Like credit cards back in the day, Robinhood’s service is easy to get and easy to use. And as with credit cards – another saturated industry – much depends on finding inexperienced people who want to sample your offering.
This is not necessarily a bad thing. If you use credit responsibly early on – and plenty of people do – you start a permanent record that can lead to high credit scores. Similarly, stock market exposure is necessary for most people to retire comfortably, and the earlier you start investing prudently, the better off you are.
But an avalanche of studies over the decades has shown that individuals who trade too often end up with less money than if they had simply left their investments alone. We lock in losses because we’re fearful and grasp too much for winners because of our greed.
Less trading poses a problem for Robinhood. Like some other brokerages, it makes money from “payment for order flow”. Third parties pay Robinhood for the privilege of executing its customers’ trades, since those parties can themselves make money through clever market manoeuvres. You can’t make money from order flow without orders, though.
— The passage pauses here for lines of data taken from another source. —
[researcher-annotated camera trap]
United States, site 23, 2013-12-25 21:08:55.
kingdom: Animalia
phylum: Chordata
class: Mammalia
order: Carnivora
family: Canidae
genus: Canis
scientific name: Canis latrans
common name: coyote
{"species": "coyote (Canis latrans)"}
And there is evidence that many younger Robinhood investors are getting burned, as my New York Times colleague Nathaniel Popper reported last year. Robinhood settled a lawsuit brought by the family of one college student who killed himself believing he had incurred over $700,000 of losses. The frenzied trading in GameStop drew in yet more novices.
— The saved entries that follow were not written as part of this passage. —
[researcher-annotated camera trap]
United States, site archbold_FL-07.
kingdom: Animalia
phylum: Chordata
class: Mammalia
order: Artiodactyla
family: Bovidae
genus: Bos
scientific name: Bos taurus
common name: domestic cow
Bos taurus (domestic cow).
Caution flags and other guidance could help, and some of Robinhood’s educational materials are pretty good. They reiterate the necessary point that holding onto investments for a long time can earn you piles of compound interest.
“Investing early is important to building wealth long term, but research shows that the vast majority of young adults have never invested in the stock market,” the firm said in a statement. “We want to help educate and empower all investors, including college students, about investing.”
Robinhood’s own data shows its customers are already more racially diverse than those of established brokerages like Fidelity and Charles Schwab. Kudos for that.
But Robinhood has got a lot of mileage out of portraying itself as the champion of newer investors and its boast of “democratising” finance. It has even panned critics who query whether it has the best interests of beginners at heart.
“It’s pretty elitist to suggest that participation in the markets by small investors is gambling, while participation by the wealthy is investing,” the company said in a statement when I raised this issue.
That’s rich, given that no serious person is suggesting that people with low balances are all gamblers. Hopefully, the Robinhood staff and investors who cashed in on the company’s US$31 billion initial public stock offering in July won’t turn out to be the elitist types.
If your future holds an experiment with any trading app, think about it as you might if you were or are a new driver. Most people don’t learn to drive in a high-performance vehicle. Also, they often take a weeks-long course and learn to be defensive. “I learnt to drive in a slow car,” said Mr Ed Mierzwinski, who helped lead the US PIRG credit card counter campaign.
Beginners also usually learn from mistakes. Smaller investment losses can be a very good thing.
Mr Papadimitriou, who started the credit and personal finance site WalletHub after his Capital One stint, found himself US$20,000 in the hole after losing big on complex bets on Priceline during a tech stock meltdown two decades ago. Today, he said, he is much more conservative.
If history is any guide, today’s gunslingers will shoot themselves in the foot, lick their wounds and creep back into the market via buying and holding a few basic index or exchange-traded funds.
But until then, there will be a fresh crop of teenagers each year, graduating from high schools that taught them little or nothing about personal finance – unleashed from any sort of parental monitoring.
Robinhood would like to buy those students a latte. Good luck to them.